--- Text ---
The British government conducted an “inquiry” into Seretse’s fitness to rule.

The conclusion: He was eminently fit “but for his unfortunate marriage.” The marriage that prevented “good relations with neighbouring regimes.” Neighbouring apartheid regimes.

The British government offered Seretse a deal: renounce your wife, or renounce your chieftainship.

He chose Ruth. For six years, Seretse and Ruth lived in exile – sometimes together in London, sometimes separated when Ruth needed to be in Bechuanaland with their children.

Their daughter Jacqueline was born in 1951. Their son Ian in 1953. Twin boys Anthony and Tshekedi in 1958.

The family was scattered, struggling, living on limited funds while Seretse’s people waited for his return. The Bamangwato sent telegrams to Queen Elizabeth II, pleading for their chief’s return.

International pressure mounted. The exile was becoming an embarrassment.

Finally, in 1956, the British government allowed Seretse and Ruth to return – on one condition. Seretse had to renounce his claim to the chieftainship forever. He agreed. He gave up his birth-right for his family.

They returned to Bechuanaland as private citizens. Seretse became a cattle rancher in Serowe. He could have retreated into private life. Accepted defeat.

Instead, he entered politics.

In 1962, Seretse founded the Bechuanaland Democratic Party. Ruth worked alongside him, organizing, campaigning and building support. In 1965, the party won a landslide victory in the country’s first democratic elections. Seretse became prime minister.

And on September 30, 1966, Bechuanaland became the independent nation of Botswana.

Seretse Khama became its first president. Ruth became its first Lady. The British government – the same government that had exiled him – knighted him. He was now Sir Seretse Khama. Ruth was Lady Khama.

--- Provided material ---
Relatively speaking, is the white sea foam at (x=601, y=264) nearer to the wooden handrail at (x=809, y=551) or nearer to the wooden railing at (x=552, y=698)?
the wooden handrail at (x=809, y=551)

--- Exercise prompt ---
Continue the account of Seretse and Ruth Khama from where it stops. The listing comes from a separate source.

--- Exercise result ---
The irony was not lost on them.

For fourteen years, Seretse led Botswana with Ruth at his side. He built a multiracial democracy in the heart of southern Africa, surrounded by apartheid regimes and authoritarian states.

Botswana became stable. Prosperous. A beacon of good governance on a continent scarred by coups and corruption.

Ruth worked tirelessly – founding the Botswana Red Cross, supporting education and disability services, championing women’s involvement in politics. The people called her “Mohumagadi Mma Kgosi” – Mother of the King. Queen Mother.

On July 13, 1980, Seretse Khama died in office at age 59. He had diabetes and a chronic lung condition that finally overwhelmed him. Ruth was at his side.

She stayed in Botswana for the rest of her life. She continued her charitable work. She never remarried.

In 2002, Ruth Williams Khama died of throat cancer at age 78. She was buried next to Seretse, in the country they had built together. Their son Ian later became vice president, then president of Botswana, serving from 2008 to 2018. The legacy continued.

Seretse and Ruth’s story asks a question that still resonates: What would you sacrifice for love?

Seretse gave up his throne. Ruth gave up her country, her job, her family’s approval. They endured exile, separation, public humiliation and government persecution.

And they won. Not because the governments that opposed them had a change of heart. But because they refused to break.

They built a family. Raised children. Returned home. Built a nation.

And they proved that love – real, stubborn, uncompromising love – can.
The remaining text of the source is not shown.